*** Opening of Data to examine ***
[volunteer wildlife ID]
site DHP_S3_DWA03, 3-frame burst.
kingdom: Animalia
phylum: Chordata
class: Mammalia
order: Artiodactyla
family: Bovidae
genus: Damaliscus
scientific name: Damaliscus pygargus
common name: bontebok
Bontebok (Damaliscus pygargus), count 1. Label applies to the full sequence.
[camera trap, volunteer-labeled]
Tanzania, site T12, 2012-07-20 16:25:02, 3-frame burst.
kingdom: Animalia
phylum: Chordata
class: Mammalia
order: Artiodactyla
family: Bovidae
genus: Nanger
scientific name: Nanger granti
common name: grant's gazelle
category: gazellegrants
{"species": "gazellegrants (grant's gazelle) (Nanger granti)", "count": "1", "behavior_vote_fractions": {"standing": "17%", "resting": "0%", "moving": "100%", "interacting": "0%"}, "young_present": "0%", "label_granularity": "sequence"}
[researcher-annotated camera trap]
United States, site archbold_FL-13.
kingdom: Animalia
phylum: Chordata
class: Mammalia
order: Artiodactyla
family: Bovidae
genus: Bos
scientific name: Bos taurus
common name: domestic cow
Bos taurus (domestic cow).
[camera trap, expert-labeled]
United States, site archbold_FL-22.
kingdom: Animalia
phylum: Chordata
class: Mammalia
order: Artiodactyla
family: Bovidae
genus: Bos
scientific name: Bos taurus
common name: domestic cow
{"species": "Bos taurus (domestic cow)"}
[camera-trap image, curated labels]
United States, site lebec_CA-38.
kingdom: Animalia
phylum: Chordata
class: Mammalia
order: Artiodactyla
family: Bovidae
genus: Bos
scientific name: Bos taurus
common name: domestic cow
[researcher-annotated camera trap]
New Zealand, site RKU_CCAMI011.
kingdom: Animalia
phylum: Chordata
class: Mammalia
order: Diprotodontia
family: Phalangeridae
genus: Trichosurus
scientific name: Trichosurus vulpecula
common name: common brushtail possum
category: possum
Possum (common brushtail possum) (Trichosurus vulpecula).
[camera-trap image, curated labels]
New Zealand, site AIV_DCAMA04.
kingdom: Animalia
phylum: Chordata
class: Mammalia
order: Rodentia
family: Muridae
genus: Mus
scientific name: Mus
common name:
*** Close of Data to examine ***
### Work required
Up to and including the line with "Tanzania, site T12, 2012-07-20", please return the records exactly, beginning from their first line.

### Output below
[volunteer wildlife ID]
site DHP_S3_DWA03, 3-frame burst.
kingdom: Animalia
phylum: Chordata
class: Mammalia
order: Artiodactyla
family: Bovidae
genus: Damaliscus
scientific name: Damaliscus pygargus
common name: bontebok
Bontebok (Damaliscus pygargus), count 1. Label applies to the full sequence.
[camera trap, volunteer-labeled]
Tanzania, site T12, 2012-07-20 16:25:02, 3-frame burst.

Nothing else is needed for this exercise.